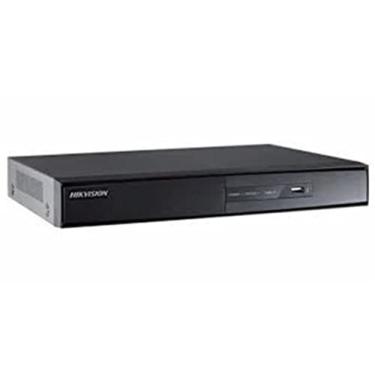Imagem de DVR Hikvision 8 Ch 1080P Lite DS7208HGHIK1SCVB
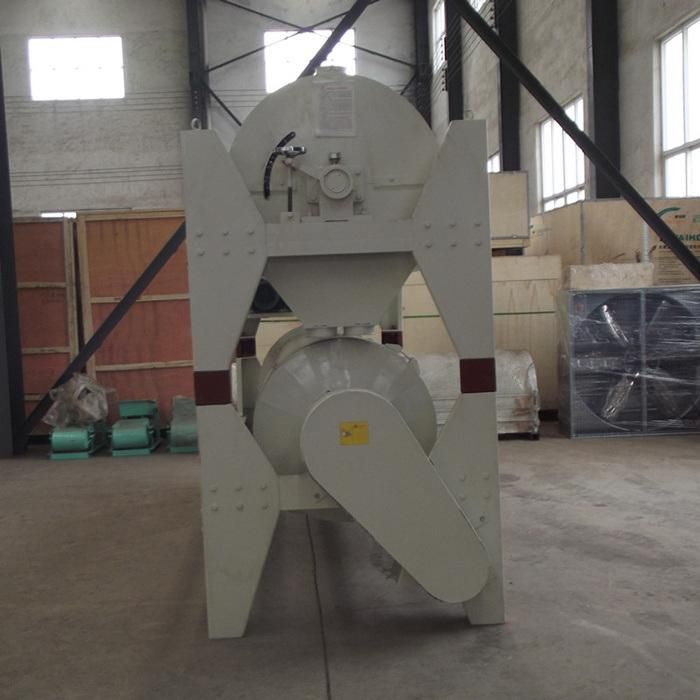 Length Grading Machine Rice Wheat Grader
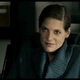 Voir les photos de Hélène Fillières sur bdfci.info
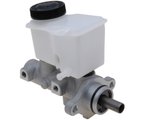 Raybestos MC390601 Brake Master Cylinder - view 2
|---|
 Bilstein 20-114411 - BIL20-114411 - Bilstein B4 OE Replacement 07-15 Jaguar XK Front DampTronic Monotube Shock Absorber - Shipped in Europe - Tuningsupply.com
|---|
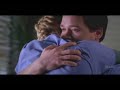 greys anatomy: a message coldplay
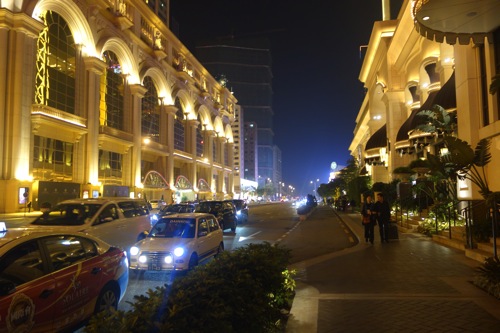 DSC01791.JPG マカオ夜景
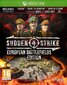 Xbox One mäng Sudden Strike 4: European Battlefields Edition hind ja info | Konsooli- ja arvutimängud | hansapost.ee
|---|
YOUR ASSIGNMENT: Using the entries above, extract exactly the lines from the one that contains "Imagem de DVR" through the one that contains "Raybestos MC390601 Brake". Do not carry over any pictures.

SOLUTION FOR THIS TASK:
Imagem de DVR Hikvision 8 Ch 1080P Lite DS7208HGHIK1SCVB
 Length Grading Machine Rice Wheat Grader
 Voir les photos de Hélène Fillières sur bdfci.info
 Raybestos MC390601 Brake Master Cylinder - view 2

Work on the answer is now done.